GIVEN TASK =>
Format the lines of the listing from the one containing "How far are (x=457, y=213)" through the end of the listing, inclusive, as a JSON list of strings with one string per line, skipping blank lines and leaving out the pictures.

DATASET ROWS =>
..............................

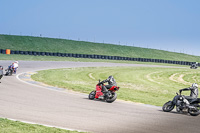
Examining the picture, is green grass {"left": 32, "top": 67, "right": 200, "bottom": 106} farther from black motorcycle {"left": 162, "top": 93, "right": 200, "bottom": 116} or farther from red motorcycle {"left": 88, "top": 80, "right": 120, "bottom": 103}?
black motorcycle {"left": 162, "top": 93, "right": 200, "bottom": 116}

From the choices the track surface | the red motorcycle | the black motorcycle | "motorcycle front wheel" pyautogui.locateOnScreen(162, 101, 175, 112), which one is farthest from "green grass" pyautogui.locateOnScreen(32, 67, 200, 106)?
the track surface

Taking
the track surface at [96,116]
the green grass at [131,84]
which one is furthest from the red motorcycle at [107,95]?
the green grass at [131,84]

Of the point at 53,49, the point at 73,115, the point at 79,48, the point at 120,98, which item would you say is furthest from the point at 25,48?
the point at 73,115

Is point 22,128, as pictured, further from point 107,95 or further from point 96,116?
point 107,95

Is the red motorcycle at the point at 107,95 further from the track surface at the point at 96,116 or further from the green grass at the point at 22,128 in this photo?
the green grass at the point at 22,128

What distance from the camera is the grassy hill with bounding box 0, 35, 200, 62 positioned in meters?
83.4

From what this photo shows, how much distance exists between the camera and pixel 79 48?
88188 mm

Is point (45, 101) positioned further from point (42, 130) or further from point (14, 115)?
point (42, 130)

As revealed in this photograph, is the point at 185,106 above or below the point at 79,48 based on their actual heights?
below

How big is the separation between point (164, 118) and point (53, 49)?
72.8 metres

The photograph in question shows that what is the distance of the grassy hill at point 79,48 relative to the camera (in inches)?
3285

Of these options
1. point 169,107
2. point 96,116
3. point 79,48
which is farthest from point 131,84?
point 79,48

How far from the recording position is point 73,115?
40.4ft

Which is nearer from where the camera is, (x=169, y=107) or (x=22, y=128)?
(x=22, y=128)
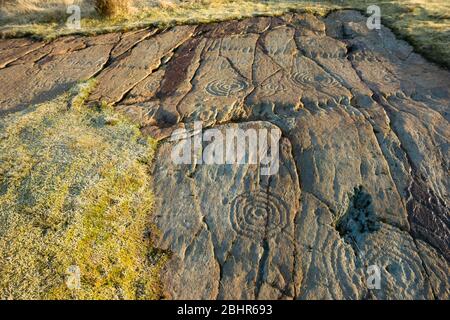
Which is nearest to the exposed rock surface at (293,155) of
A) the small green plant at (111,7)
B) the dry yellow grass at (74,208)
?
the dry yellow grass at (74,208)

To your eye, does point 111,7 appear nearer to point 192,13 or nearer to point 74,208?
point 192,13

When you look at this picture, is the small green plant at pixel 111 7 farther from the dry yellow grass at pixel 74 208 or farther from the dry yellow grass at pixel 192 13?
the dry yellow grass at pixel 74 208

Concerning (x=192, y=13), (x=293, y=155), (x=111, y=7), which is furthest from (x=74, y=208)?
(x=192, y=13)

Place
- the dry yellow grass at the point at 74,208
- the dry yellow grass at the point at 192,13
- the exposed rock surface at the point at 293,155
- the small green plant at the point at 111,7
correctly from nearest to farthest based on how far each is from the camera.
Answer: the dry yellow grass at the point at 74,208 < the exposed rock surface at the point at 293,155 < the dry yellow grass at the point at 192,13 < the small green plant at the point at 111,7

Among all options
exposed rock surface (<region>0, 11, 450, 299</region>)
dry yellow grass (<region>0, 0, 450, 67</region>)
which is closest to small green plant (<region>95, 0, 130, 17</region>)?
dry yellow grass (<region>0, 0, 450, 67</region>)

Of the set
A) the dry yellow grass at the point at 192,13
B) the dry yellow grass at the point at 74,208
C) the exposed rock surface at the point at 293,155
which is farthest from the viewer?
the dry yellow grass at the point at 192,13

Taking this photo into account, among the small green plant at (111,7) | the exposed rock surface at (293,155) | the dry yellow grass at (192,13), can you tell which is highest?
the small green plant at (111,7)
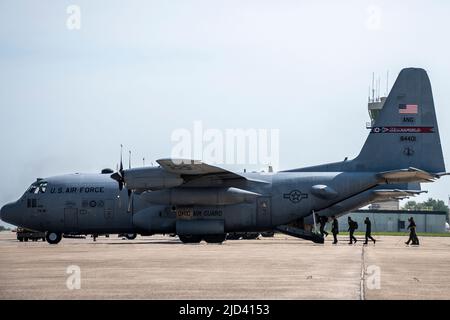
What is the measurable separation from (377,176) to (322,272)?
21315 mm

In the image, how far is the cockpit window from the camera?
45969 mm

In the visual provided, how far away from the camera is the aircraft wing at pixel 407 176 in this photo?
41.1m

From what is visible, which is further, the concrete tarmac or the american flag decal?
the american flag decal

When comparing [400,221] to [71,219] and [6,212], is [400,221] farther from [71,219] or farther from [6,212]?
[6,212]

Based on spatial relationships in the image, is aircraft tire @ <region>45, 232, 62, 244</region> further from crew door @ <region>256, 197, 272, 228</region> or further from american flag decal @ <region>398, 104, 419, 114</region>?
american flag decal @ <region>398, 104, 419, 114</region>

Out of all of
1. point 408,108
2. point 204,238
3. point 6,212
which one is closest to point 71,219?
point 6,212

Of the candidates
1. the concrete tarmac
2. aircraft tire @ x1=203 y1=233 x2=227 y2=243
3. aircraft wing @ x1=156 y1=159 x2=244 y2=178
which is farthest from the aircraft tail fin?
the concrete tarmac

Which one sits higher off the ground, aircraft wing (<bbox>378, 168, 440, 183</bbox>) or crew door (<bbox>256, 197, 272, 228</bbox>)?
aircraft wing (<bbox>378, 168, 440, 183</bbox>)

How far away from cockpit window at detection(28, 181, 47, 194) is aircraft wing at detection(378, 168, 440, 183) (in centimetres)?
1952

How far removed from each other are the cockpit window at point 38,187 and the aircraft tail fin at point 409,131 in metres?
18.4

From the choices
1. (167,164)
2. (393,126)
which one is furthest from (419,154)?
(167,164)

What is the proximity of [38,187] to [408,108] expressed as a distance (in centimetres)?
2207
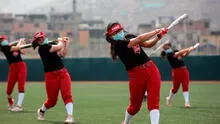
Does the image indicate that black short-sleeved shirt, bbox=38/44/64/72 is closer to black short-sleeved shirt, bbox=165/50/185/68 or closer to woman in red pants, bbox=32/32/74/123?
woman in red pants, bbox=32/32/74/123

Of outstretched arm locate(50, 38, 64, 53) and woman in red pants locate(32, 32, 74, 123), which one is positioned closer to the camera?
outstretched arm locate(50, 38, 64, 53)

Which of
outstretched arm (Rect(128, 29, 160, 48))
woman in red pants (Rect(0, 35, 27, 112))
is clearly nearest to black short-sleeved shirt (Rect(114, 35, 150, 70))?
outstretched arm (Rect(128, 29, 160, 48))

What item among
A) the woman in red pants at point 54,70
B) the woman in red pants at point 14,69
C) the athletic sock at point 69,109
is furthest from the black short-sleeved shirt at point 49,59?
the woman in red pants at point 14,69

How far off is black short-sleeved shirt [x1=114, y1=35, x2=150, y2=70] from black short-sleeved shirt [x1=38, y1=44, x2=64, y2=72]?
281 cm

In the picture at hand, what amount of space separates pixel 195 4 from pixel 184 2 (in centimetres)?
131

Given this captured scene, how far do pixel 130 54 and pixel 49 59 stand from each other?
317cm

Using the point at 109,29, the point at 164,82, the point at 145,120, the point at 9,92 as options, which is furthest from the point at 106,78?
the point at 109,29

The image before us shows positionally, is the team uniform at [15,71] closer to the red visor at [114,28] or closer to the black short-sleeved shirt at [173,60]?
the black short-sleeved shirt at [173,60]

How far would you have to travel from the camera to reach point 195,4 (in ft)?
201

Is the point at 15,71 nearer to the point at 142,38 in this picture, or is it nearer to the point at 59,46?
the point at 59,46

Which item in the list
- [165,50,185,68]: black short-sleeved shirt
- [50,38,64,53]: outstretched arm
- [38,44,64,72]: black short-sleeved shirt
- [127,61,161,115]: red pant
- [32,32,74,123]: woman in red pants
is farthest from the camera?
[165,50,185,68]: black short-sleeved shirt

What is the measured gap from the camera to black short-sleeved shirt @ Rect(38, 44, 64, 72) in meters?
11.9

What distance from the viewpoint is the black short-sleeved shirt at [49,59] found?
1188 centimetres

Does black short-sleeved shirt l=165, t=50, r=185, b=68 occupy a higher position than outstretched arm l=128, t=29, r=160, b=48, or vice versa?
outstretched arm l=128, t=29, r=160, b=48
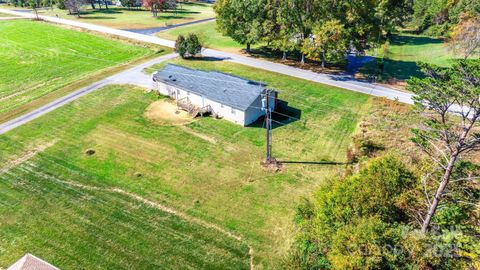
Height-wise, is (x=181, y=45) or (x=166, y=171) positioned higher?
(x=181, y=45)

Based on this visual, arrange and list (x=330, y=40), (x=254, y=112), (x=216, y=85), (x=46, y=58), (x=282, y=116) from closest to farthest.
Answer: (x=254, y=112) → (x=282, y=116) → (x=216, y=85) → (x=330, y=40) → (x=46, y=58)

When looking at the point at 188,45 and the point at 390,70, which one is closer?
the point at 390,70

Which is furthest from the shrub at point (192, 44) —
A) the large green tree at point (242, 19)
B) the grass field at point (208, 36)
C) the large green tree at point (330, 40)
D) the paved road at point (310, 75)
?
the large green tree at point (330, 40)

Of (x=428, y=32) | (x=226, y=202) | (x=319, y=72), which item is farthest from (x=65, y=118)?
(x=428, y=32)

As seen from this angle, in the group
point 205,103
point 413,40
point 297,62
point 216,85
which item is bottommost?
point 205,103

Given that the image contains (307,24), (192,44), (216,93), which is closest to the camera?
(216,93)

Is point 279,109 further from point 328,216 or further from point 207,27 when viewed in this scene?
point 207,27

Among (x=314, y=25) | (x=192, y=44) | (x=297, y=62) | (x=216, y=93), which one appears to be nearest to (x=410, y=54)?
(x=297, y=62)

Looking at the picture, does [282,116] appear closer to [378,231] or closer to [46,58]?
[378,231]
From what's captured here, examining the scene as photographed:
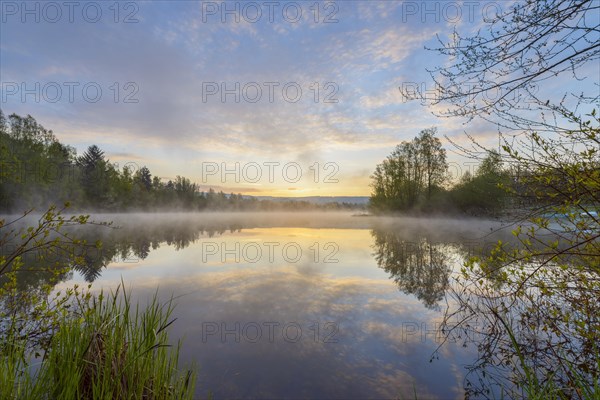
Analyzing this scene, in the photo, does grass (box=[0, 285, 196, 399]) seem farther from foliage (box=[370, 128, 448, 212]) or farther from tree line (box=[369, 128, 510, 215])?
foliage (box=[370, 128, 448, 212])

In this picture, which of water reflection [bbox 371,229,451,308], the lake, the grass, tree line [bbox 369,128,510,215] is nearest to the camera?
the grass

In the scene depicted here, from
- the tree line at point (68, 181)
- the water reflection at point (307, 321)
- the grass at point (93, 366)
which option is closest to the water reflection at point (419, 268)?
the water reflection at point (307, 321)

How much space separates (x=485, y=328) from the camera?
245 inches

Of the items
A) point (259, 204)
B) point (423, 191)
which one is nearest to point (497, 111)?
point (423, 191)

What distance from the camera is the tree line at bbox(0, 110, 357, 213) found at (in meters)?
40.1

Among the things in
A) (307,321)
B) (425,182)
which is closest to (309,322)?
(307,321)

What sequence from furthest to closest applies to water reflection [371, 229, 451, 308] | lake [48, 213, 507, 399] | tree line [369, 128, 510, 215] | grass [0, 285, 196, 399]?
tree line [369, 128, 510, 215], water reflection [371, 229, 451, 308], lake [48, 213, 507, 399], grass [0, 285, 196, 399]

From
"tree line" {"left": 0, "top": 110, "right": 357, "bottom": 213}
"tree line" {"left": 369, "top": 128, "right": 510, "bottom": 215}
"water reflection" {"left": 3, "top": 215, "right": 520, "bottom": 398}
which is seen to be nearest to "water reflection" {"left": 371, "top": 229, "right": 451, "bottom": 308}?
"water reflection" {"left": 3, "top": 215, "right": 520, "bottom": 398}

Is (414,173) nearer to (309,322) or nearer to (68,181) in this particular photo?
(309,322)

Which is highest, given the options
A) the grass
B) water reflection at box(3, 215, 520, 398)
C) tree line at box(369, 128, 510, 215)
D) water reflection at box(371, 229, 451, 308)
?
tree line at box(369, 128, 510, 215)

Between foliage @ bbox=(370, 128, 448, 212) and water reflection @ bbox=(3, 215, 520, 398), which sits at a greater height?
foliage @ bbox=(370, 128, 448, 212)

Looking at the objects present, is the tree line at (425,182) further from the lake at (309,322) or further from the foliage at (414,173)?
the lake at (309,322)

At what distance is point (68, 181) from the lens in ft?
168

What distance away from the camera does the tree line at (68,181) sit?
40062 millimetres
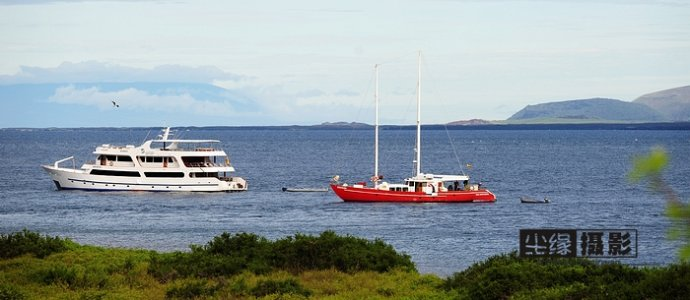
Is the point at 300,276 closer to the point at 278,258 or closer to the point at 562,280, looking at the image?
the point at 278,258

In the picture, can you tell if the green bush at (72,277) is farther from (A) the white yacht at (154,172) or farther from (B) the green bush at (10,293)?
(A) the white yacht at (154,172)

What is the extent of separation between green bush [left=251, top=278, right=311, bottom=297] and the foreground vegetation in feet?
0.07

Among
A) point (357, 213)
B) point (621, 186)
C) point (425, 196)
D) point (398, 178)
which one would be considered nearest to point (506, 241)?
point (357, 213)

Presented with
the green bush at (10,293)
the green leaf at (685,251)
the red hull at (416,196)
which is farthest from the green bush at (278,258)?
Answer: the red hull at (416,196)

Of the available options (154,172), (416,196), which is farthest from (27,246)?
(154,172)

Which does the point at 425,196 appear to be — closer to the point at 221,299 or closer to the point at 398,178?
the point at 398,178

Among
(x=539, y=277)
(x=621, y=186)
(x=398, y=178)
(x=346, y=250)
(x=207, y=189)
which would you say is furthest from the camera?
(x=398, y=178)

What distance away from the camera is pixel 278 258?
24484mm

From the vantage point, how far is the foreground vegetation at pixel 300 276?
62.2 feet

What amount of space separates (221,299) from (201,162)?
2232 inches

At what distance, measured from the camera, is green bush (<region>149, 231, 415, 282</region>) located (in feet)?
76.9

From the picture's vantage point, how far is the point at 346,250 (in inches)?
961

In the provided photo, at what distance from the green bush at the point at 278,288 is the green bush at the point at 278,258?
2325 millimetres

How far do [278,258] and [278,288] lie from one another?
3734 millimetres
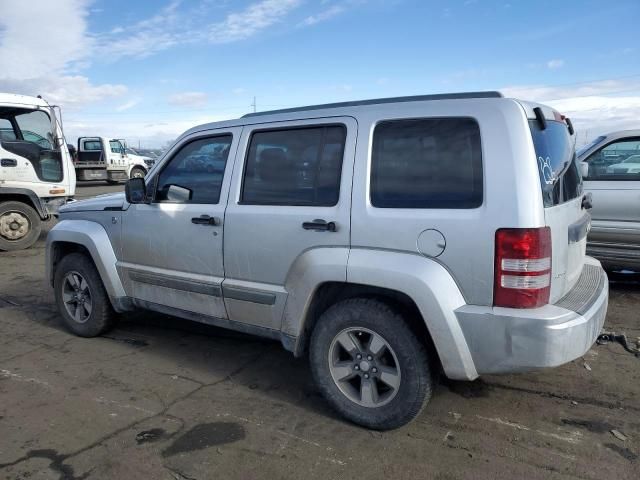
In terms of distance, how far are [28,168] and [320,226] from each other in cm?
825

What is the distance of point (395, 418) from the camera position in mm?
3062

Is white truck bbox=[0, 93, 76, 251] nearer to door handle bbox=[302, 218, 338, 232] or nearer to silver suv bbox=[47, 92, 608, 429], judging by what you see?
silver suv bbox=[47, 92, 608, 429]

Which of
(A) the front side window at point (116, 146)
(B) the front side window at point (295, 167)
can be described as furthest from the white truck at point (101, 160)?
(B) the front side window at point (295, 167)

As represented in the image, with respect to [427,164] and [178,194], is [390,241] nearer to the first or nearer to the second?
[427,164]

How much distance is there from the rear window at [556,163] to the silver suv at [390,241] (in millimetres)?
18

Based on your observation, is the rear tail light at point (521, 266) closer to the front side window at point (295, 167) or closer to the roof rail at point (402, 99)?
Answer: the roof rail at point (402, 99)

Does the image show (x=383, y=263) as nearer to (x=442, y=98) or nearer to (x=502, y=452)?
(x=442, y=98)

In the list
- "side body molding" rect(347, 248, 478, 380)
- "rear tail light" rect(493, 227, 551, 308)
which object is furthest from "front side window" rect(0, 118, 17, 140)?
"rear tail light" rect(493, 227, 551, 308)

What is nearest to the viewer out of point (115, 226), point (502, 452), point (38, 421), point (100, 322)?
point (502, 452)

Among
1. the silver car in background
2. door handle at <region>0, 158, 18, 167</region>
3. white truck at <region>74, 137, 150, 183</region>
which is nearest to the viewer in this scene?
the silver car in background

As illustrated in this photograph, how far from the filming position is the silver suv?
267cm

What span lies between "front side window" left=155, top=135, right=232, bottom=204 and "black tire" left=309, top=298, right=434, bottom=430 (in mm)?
1290

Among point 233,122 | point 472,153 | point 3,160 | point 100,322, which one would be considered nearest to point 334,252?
point 472,153

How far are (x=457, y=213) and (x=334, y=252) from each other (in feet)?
2.49
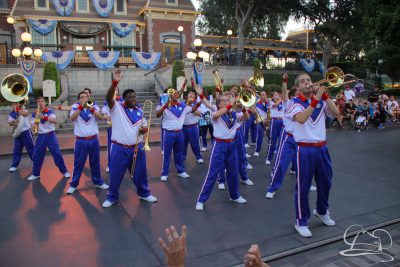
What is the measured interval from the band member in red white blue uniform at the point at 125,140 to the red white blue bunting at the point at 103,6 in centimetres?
2145

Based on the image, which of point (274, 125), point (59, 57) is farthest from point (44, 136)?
point (59, 57)

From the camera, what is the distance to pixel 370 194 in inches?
264

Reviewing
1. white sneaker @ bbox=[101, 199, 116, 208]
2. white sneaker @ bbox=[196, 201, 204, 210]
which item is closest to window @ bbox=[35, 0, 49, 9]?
white sneaker @ bbox=[101, 199, 116, 208]

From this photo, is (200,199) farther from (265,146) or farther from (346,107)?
(346,107)

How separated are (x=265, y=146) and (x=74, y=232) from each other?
805 centimetres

..............................

FULL SOLUTION =>
[
  "How far are (x=457, y=213) and (x=334, y=252) from each other (in feet)?",
  "2.49",
  "What is the measured interval from the band member in red white blue uniform at the point at 125,140 to the red white blue bunting at the point at 103,6 in centimetres?",
  "2145",
  "Based on the image, which of point (274, 125), point (59, 57) is farthest from point (44, 136)?",
  "point (59, 57)",
  "From the camera, what is the distance to pixel 370 194 in inches?",
  "264",
  "Reviewing",
  "1. white sneaker @ bbox=[101, 199, 116, 208]",
  "2. white sneaker @ bbox=[196, 201, 204, 210]",
  "which item is closest to window @ bbox=[35, 0, 49, 9]?",
  "white sneaker @ bbox=[101, 199, 116, 208]",
  "From this photo, is (200,199) farther from (265,146) or farther from (346,107)?",
  "(346,107)",
  "How separated are (x=265, y=146) and (x=74, y=232) from each other?",
  "805 centimetres"
]